PKH26 (MINI-26 Red Fluorescent Cell Linker Mini Kit) was obtained from Sigma-Aldrich (St. Louis, MO.) and the supplied protocol was optimized for the DLD-1 cells. About 5 × 106 cells were collected and washed once with PBS, cells were resuspended in 200 μl Diluent C, equivolume of PKH26 at 8 × 10-6 M in Diluent C was added, and incubated at room temperature for 5 minutes, with occasional agitation. 400 μl 1% BSA was added for 1 minute at room temperature to stop the reaction. 800 μl DLD-1 medium containing FBS was added, cells were spun down at 1500 rpm for 5 minutes, medium was aspirated off and cells were re-suspended in 800 μl PBS and transferred to a clean tube.
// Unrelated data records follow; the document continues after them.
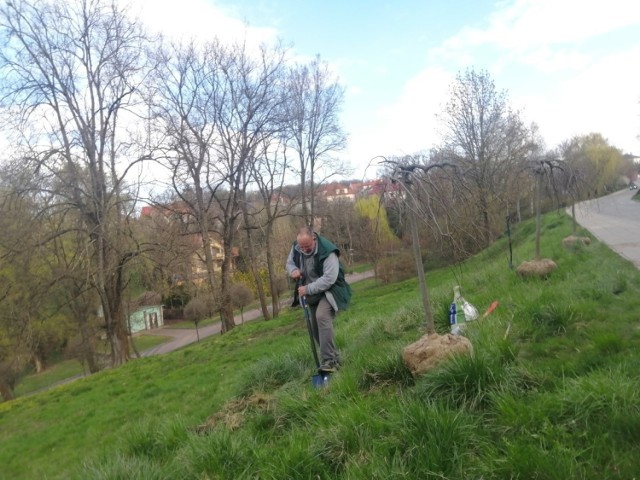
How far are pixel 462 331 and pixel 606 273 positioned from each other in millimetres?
2612

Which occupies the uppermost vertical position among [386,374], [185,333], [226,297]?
[386,374]

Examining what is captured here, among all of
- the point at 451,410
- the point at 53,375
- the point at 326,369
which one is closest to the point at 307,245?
the point at 326,369

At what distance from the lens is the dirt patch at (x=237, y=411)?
4.30 m

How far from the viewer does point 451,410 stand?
3.03 m

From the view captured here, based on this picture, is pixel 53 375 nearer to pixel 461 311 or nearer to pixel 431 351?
pixel 461 311

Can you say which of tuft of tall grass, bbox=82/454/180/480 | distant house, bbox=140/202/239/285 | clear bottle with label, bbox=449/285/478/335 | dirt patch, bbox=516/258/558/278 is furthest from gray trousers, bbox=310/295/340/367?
distant house, bbox=140/202/239/285

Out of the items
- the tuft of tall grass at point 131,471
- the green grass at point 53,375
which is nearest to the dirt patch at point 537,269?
the tuft of tall grass at point 131,471

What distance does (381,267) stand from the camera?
32000mm

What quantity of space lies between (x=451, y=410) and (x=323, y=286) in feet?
7.18

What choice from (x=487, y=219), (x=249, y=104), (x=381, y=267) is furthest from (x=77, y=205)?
(x=381, y=267)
Cells were washed twice more with PBS and re-suspended in DLD-1 medium prior to plating. An aliquot was removed to determine mean fluorescence intensity (m.f.i.) immediately following staining (T0), the remaining cells were plated in the conditions noted and their fluorescence was measured at 48 or 144 hours (T48 and T144, respectively), as indicated. Detection of PKH26 was done via flow cytometry, using a rhodamine filter.

For cell cycle analysis, cells were treated as indicated, harvested and washed in PBS. They were then spun at 1200 rpm for 5 minutes, re-suspended in 500 μl cold PBS and fixed by adding 5 ml of 70% cold ethanol while vortexing. Following a 4°C incubation, the cells were centrifuged for 5 minutes at 2000 rpm, washed once with PBS and then re-suspended in 300 μl FACS buffer (50 μg/ml RNase A, 2.5 μg/ml PI, 1% FBS in PBS). The cells were incubated at 37°C for 1 hour and at 4°C over night before analysis by flow cytometry. DNA content was analyzed and data were plotted as DNA content versus cell number; cell cycle modeling was performed and the percent of cells in G0–G1, S, and G2-M phase was calculated using Modfit (Verity Software House, Topsham, ME.).
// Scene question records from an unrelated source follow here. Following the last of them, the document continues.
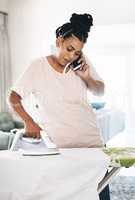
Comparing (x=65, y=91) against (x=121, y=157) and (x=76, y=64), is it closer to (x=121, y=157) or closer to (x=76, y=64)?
(x=76, y=64)

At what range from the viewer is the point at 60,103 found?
1739 millimetres

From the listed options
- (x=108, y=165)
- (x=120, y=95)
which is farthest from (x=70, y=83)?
(x=120, y=95)

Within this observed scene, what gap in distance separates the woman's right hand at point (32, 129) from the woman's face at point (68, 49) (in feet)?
1.07

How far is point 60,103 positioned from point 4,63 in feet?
9.94

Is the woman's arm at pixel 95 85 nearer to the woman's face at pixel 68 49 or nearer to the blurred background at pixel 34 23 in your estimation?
the woman's face at pixel 68 49

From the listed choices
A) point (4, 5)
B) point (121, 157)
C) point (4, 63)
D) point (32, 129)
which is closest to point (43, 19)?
point (4, 5)

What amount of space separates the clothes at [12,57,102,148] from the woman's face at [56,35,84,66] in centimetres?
7

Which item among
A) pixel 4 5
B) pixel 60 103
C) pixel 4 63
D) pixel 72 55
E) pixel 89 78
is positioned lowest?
pixel 60 103

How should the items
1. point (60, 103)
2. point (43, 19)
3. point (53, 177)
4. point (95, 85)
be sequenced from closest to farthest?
point (53, 177) → point (60, 103) → point (95, 85) → point (43, 19)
Senescence associated β-Gal assay

At the indicated times, cells were washed twice with PBS and fixed with 4% paraformaldehyde for 10 minutes at room temperature. β-gal staining solution (40 mM citric acid/sodium phosphate, pH 6.0; 150 mM NaCl; 2 mM MgCl2; 5 mM potassium ferrocyonide; 5 mM potassium ferricyonide; 1 mg/ml X-gal) was added and plates were incubated over night at 37°C. Following this, cells were washed twice with PBS and re-suspended in PBS for microscopy studies. Cells were viewed under phase contrast and to enhance the blue staining, a bright field illumination was used. Images were obtained by a Nikon Coolpix 995 digital camera at 20× magnification.